What has been will be again,
what has been done will be done again;
there is nothing new under the sun. (NIV)
Decades ago The Rambos, a country gospel group, recorded My Song Is New, My Story’s Old. I had to look up the song yesterday, but the idea of the lyric has always stuck with me. There’s a line that says, “Found a new way to say it.” That’s the challenge to Christ followers everywhere; to find a new redemptive analogy that puts across the story of grace and forgiveness; or to leverage the current technology to get that message seen.
Our devotional today is by John Stuart at the Presbyterian Church in Canada’s website. Click the title below to read at source.
Ecclesiastes 1:10 – Is there anything of which one can say, “Look! This is something new”? It was here already, long ago; it was here before our time. (NIV)
I am fascinated by the current cinematic trend of remaking or re-envisioning old movies. For the last couple of years, it’s been difficult to find an original story or a completely new series of pictures. Hollywood seems preoccupied with retelling old tales with new actors and brilliant special effects, yet, no matter how wonderful these remakes appear to be, they’re just the same old stories presented in a different style or new medium.

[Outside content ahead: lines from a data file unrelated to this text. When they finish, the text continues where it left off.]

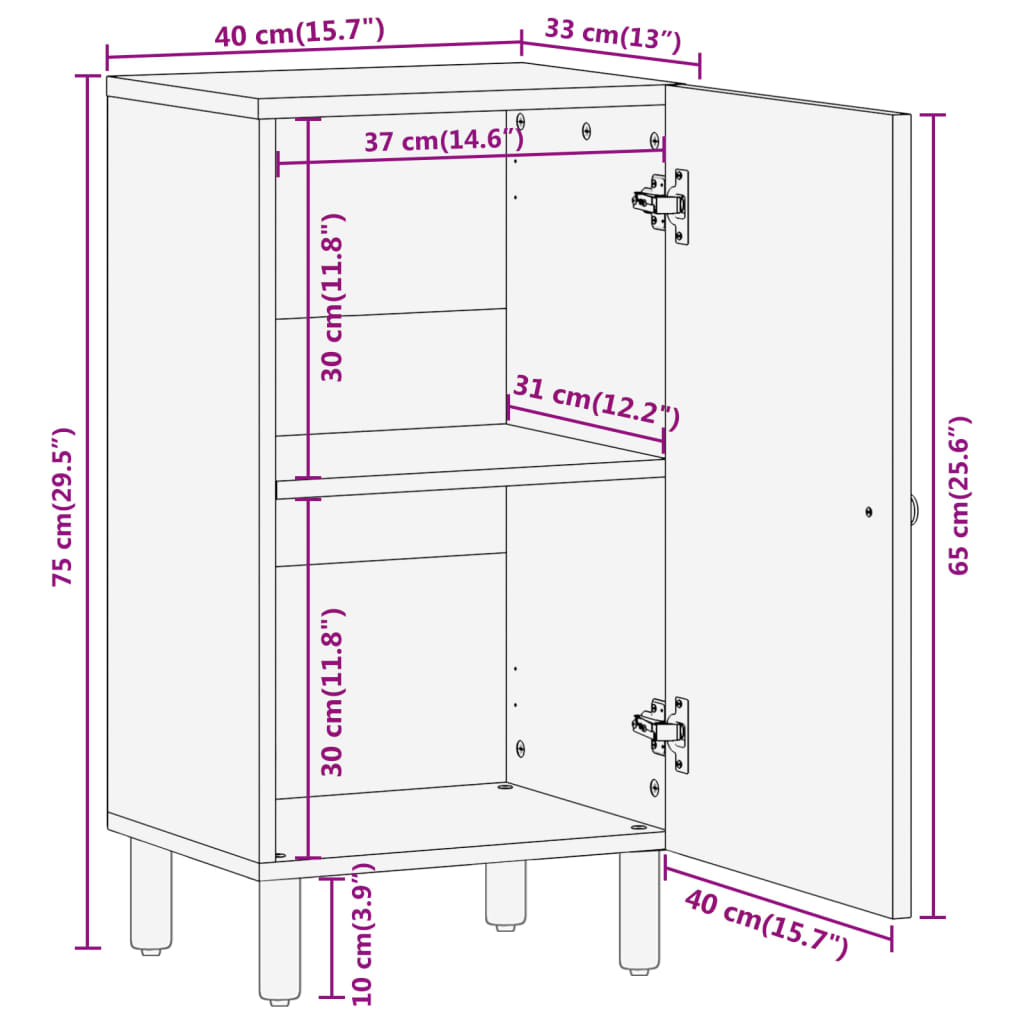 40 cm(15.7")
33 cm(13")
37 cm(14.6")
30 cm(11.8")
31 cm(12.2")
75 cm(29.5")
65 cm(25.6")
30 cm(11.8")
10 cm(3.9")
40 cm(15.7")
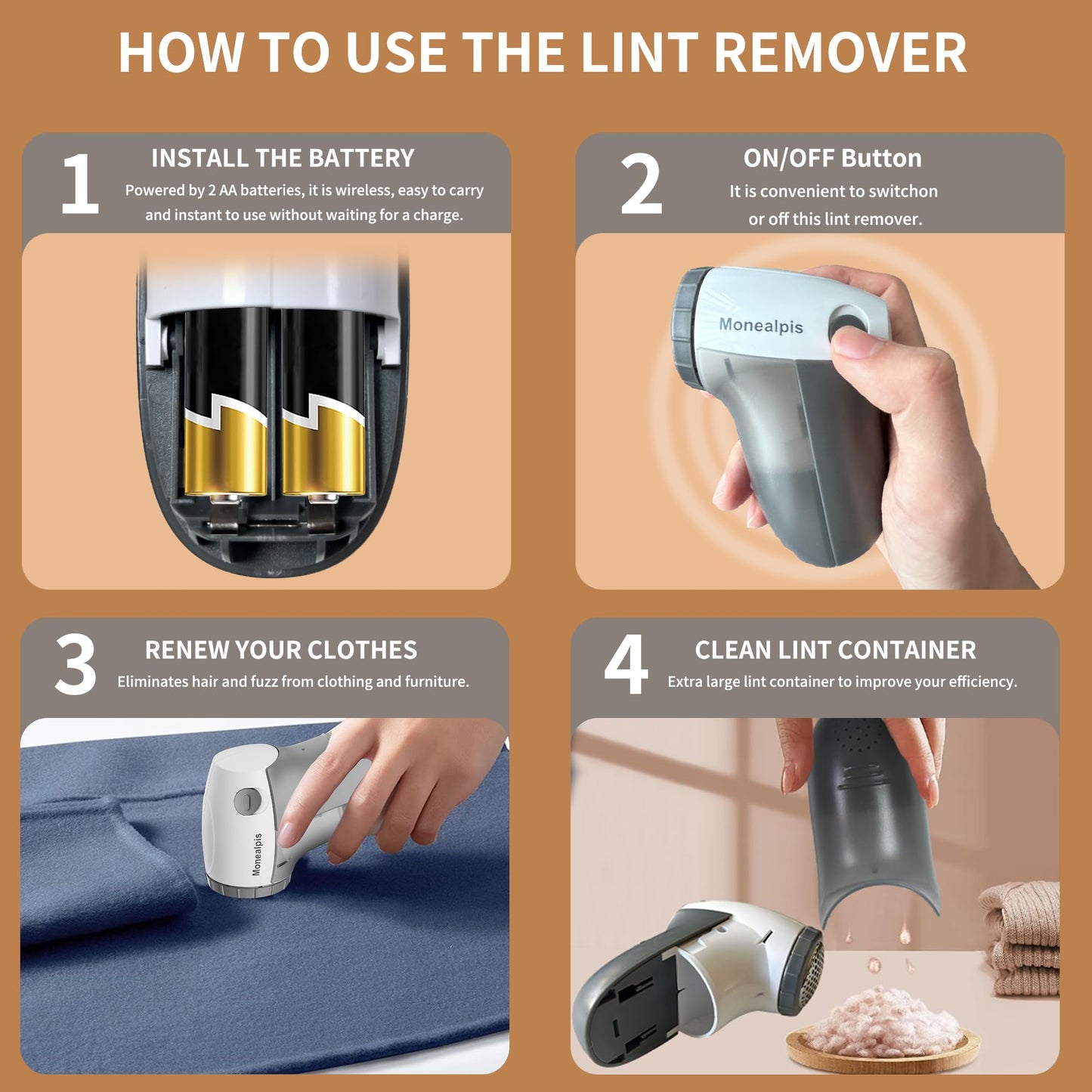 HOW TO USE THE LINT REMOVER

1
INSTALL THE BATTERY
Powered by 2 AA batteries, it is wireless, easy to carry and instant to use without waiting for a charge.

2
ON/OFF Button
It is convenient to switchon or off this lint remover.

Monealpis

3
RENEW YOUR CLOTHES
Eliminates hair and fuzz from clothing and furniture.

Monealpis

4
CLEAN LINT CONTAINER
Extra large lint container to improve your efficiency.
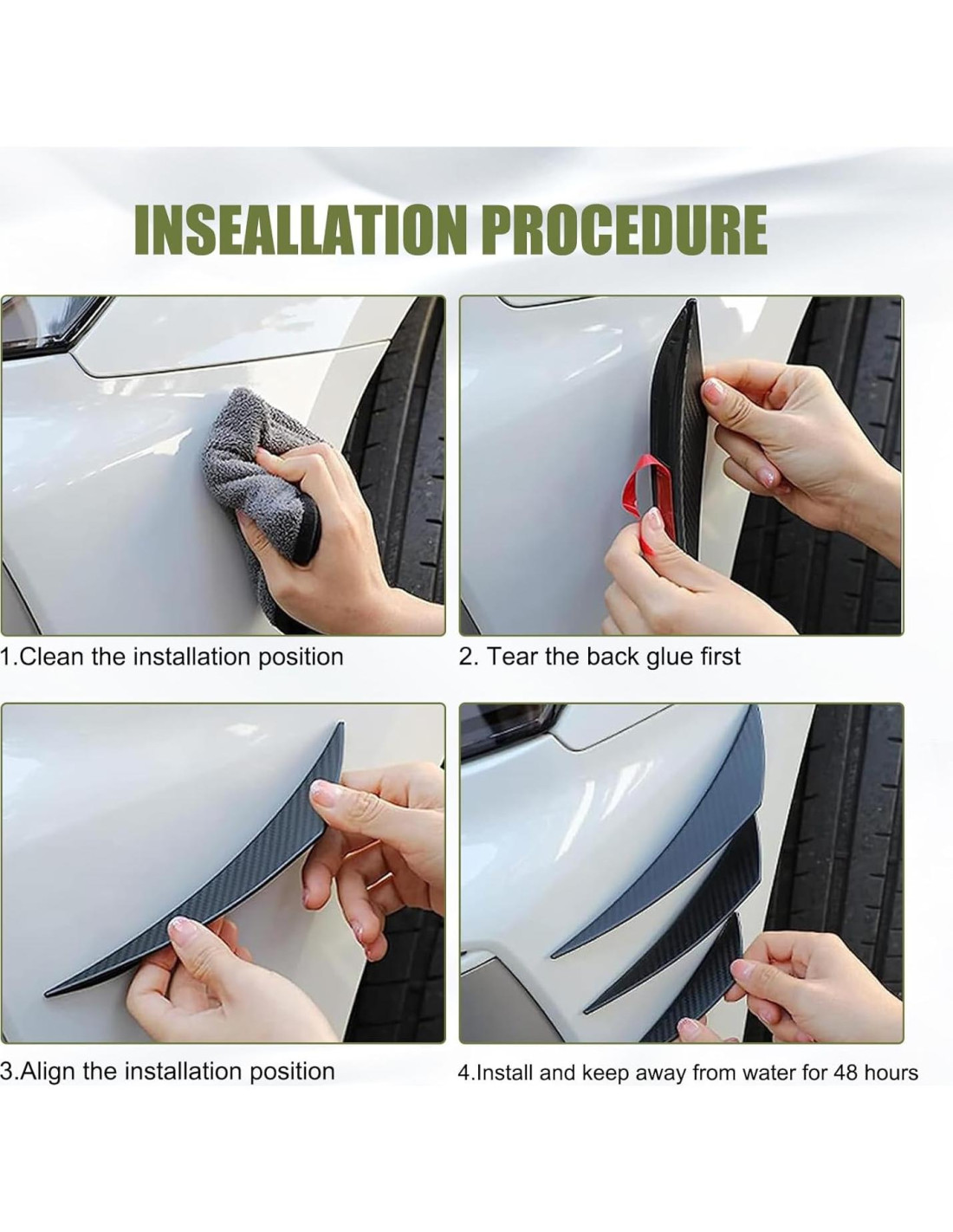 INSEALLATION PROCEDURE

1.Clean the installation position

2. Tear the back glue first

3.Align the installation position

4.Install and keep away from water for 48 hours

As I watch crowds of people lining up at the movie theaters, it makes me wonder if the church could not learn something from this post-modern phenomenon. Are there new ways to retell God’s stories? Should we seriously consider using innovative media techniques to present our worship, our Bible studies, our programs, and our missions in order to reach a wider community?
The answer is, of course, “Yes!” Christianity has always been good at adapting its faith to new innovative processes. The gospel writers used widely-spoken Greek instead of obscure Aramaic to spread Christ’s message. The Reformers employed the printing press to produce Bibles in various European languages to expand Protestantism. Missionaries traveled the entire world using ships, trains, automobiles, and planes to take the gospel to other nations and indigenous peoples. And today, Christian pastors use the Internet by uploading sermons and devotionals, writing blogs, and posting pictures to reach people in their homes all over the world.
A long, long time ago, in Galilee far away, Jesus Christ lived, bringing a message of hope to His people and the rest of the world. His story is our history and we are the messengers of His words, works, and ways in our own homes, churches, and communities today. The gospel may be almost 2000 years old, but its teaching is still relevant for every human being on this planet. As Christians, it’s up to us to present that old message in new forms, whether it be by texting Bible verses, sharing prayers on Facebook, or writing devotional blogs. The opportunities are both amazing and boundless; it’s up to us to use them to glorify God and expand Christ’s kingdom across the globe.
Questions for personal reflection: How has my faith been shaped by current technology? How am I using that technology to share my faith?
Prayer: Lord Jesus, we live in amazing times and have wonderful resources to share Your gospel message with our families and friends, neighbours and strangers. Grant us new opportunities to express our faith in positive ways using the technology at our disposal. In Your holy name, we share and pray. Amen.